» **Source passage**:
Turkish ruling party AKP announced this week that a shift to the presidential system will be its top electoral agenda. The party, which has ruled more than any other party in Turkish history, is bracing to solicit votes for upcoming parliamentary elections with a promise that the country will be better shaped if led by a president with more executive powers.

In almost every day, President Recep Tayyip Erdogan, his cronies and the media close to him lecture the benefits of the presidential system. Erdogan claims that the presidential system will catapult Turkey into a set of advanced industrial nations and make the country even more sovereign.

For critics, Erdogan's push for the presidential system is fashioned in line with his ambition for more power. The day he became the president last year, a new sumptuous palace was ready at his disposal. He also purchased a luxurious plane and claimed that he won't "waste time with connecting flights and delays" (As if he is using commercial airliners). Similar lavish spending partially consumed Erdogan's credibility that he wants presidential system for the sake of country's political stability rather than for himself. But his electorate is yet to wake up.

» **Study questions**:
- a) In the passage on Turkey's presidential system, reproduce the part starting at "In almost every" and ending at "to wake up.", switching "plane" to "jet".
- b) List everyone who, according to the passage on Turkey's presidential system, lectures the benefits of that system almost every day.

» **Supplied data**:
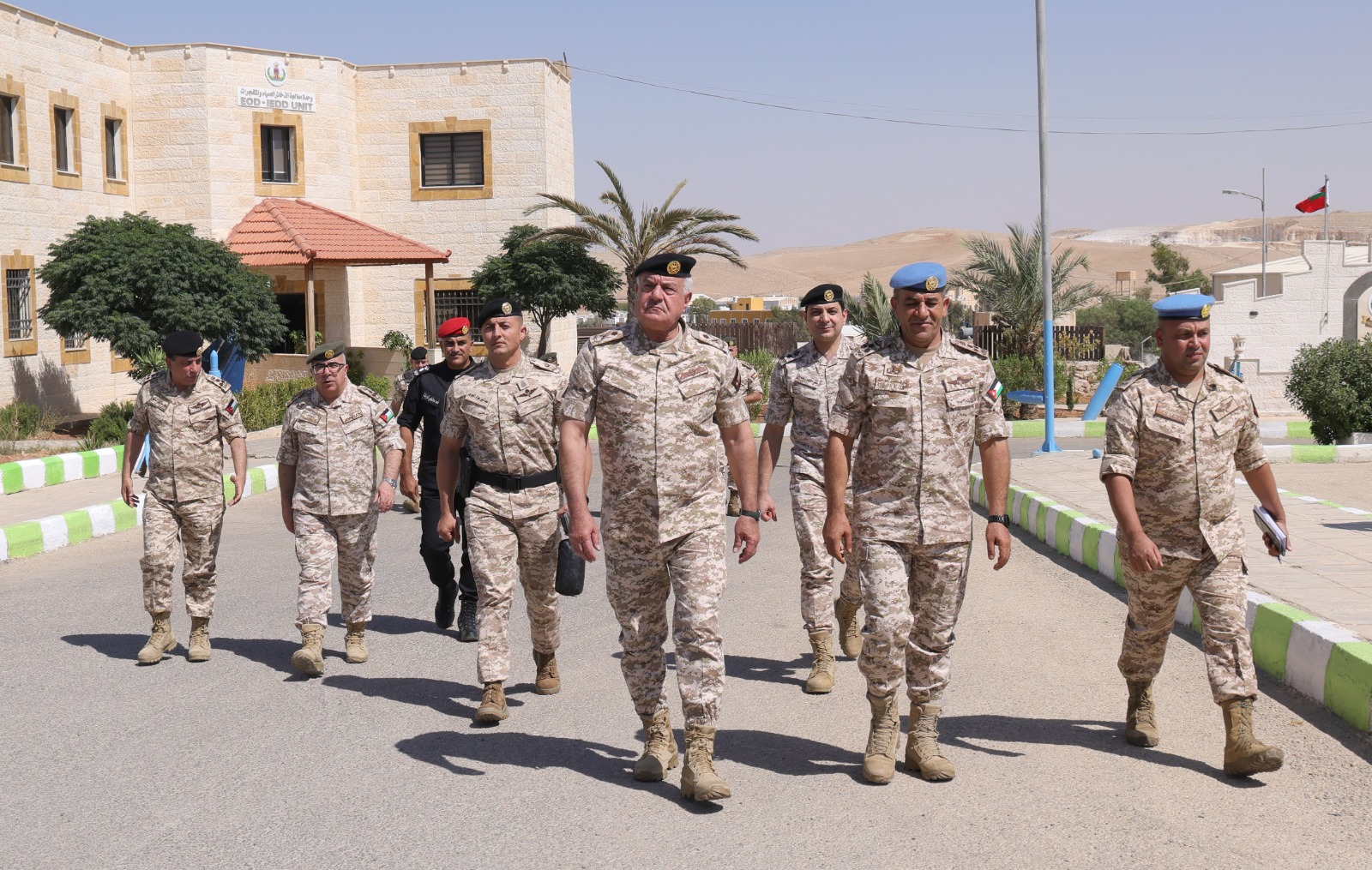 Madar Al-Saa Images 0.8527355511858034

--

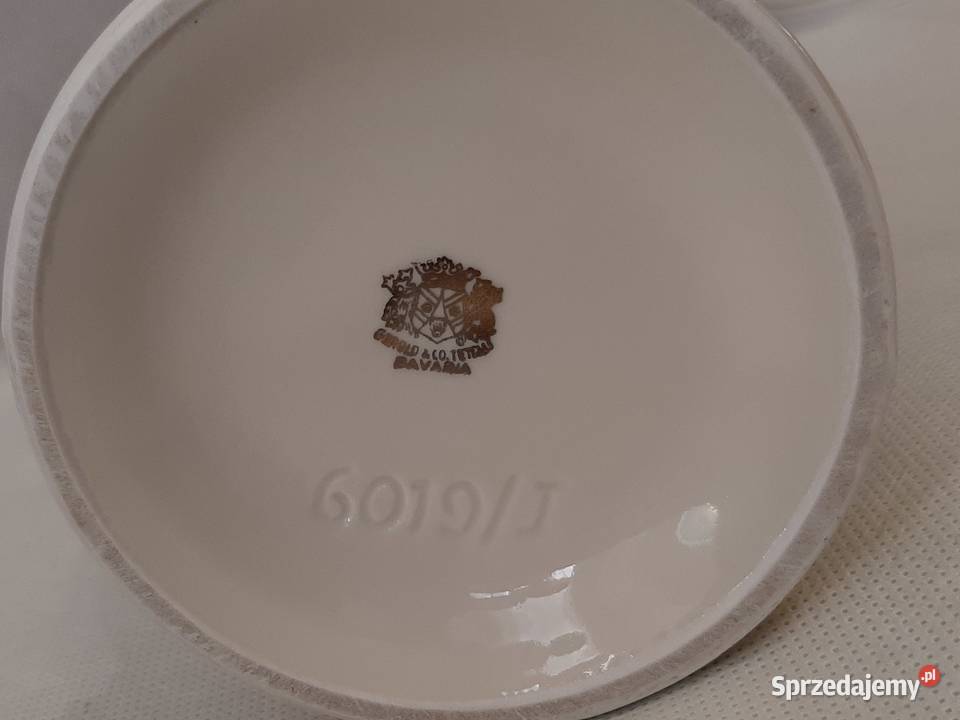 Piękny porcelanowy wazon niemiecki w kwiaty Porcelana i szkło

» **Solutions per task**:
- a)
In almost every day, President Recep Tayyip Erdogan, his cronies and the media close to him lecture the benefits of the presidential system. Erdogan claims that the presidential system will catapult Turkey into a set of advanced industrial nations and make the country even more sovereign.

For critics, Erdogan's push for the presidential system is fashioned in line with his ambition for more power. The day he became the president last year, a new sumptuous palace was ready at his disposal. He also purchased a luxurious jet and claimed that he won't "waste time with connecting flights and delays" (As if he is using commercial airliners). Similar lavish spending partially consumed Erdogan's credibility that he wants presidential system for the sake of country's political stability rather than for himself. But his electorate is yet to wake up.

- b)
- President Recep Tayyip Erdogan
- his cronies
- the media close to him